Sample tests that provide an overview of what candidates required for the job are, by far, proven effective for the hiring process. Sample tests focus on the ability of candidates rather than who they are, which can reduce prejudice that does not relate with one’s professional competencies. This can benefit the company by obtaining those who are truly capable, without favoritism, while also eliminating unconscious bias. Sample tests require employers to judge candidates on the quality of their work. Thus, it leads to prioritizing competence rather than inadvertently assessing them based on looks, gender, age, and even personality. 

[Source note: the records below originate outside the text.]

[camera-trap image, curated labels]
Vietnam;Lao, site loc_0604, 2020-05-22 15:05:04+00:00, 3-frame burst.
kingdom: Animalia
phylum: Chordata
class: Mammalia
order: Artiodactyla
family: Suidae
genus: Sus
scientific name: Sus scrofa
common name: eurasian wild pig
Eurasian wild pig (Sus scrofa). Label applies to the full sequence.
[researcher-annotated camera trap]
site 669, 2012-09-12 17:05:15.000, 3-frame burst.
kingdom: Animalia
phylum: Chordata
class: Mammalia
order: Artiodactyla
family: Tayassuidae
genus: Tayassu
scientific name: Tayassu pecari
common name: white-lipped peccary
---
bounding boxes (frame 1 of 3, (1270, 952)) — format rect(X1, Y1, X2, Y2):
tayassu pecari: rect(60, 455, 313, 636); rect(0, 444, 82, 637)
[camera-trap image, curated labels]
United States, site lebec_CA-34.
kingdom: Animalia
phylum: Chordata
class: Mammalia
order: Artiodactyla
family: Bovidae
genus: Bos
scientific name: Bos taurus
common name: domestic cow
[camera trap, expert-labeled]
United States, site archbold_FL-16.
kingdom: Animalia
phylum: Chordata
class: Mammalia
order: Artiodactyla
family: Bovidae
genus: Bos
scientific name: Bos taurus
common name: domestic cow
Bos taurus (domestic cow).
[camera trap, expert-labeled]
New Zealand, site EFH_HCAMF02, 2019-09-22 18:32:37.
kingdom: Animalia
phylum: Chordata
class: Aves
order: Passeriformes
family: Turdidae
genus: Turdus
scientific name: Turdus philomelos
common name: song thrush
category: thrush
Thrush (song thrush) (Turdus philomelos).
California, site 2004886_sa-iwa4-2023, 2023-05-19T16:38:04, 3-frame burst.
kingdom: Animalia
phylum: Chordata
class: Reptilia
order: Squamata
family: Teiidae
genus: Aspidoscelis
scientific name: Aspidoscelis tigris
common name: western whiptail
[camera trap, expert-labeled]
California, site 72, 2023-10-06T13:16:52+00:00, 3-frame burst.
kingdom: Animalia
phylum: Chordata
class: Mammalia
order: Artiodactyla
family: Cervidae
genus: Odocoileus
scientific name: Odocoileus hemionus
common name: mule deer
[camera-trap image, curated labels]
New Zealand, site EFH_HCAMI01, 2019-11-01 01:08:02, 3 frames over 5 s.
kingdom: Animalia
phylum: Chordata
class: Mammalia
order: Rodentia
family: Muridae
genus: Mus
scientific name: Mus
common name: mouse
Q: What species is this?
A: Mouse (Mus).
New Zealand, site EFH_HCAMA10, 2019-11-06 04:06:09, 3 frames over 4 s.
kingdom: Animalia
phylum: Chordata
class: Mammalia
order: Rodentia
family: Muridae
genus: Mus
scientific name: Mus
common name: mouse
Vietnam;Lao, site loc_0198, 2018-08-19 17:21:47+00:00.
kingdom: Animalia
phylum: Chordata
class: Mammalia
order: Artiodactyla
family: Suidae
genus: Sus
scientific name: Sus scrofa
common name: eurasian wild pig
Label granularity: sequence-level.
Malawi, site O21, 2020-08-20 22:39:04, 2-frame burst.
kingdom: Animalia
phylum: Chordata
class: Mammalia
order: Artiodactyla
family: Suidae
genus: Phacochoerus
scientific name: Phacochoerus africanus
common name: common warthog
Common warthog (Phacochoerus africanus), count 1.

4. Make use of AI Technology

AI Technology can be a valuable tool for eliminating unconscious bias in the hiring processes. A blind, straightforward machine for assessing job applications will help you select a candidate with little to no unconscious bias. However, carefully test and try before using a specific AI tool for hiring. While technology does not have underlying biases, the people who created it do, and those biases may be reflected in AI tools. This can deliver you strong candidates in your talent pool who have the aptitude for the job, yet might not pass the biased old fashioned hiring due to certain conditions. 

Overcoming unconscious bias is a never ending journey to eliminate discrimination in the workplace. The key take is to be aware about the issue while believing there is room for improvement to create an inclusive environment. Discrimination will cause discomfort among employees, which leads to serious retention problems. All in all, it is wise to avoid it from happening as early as from the hiring process.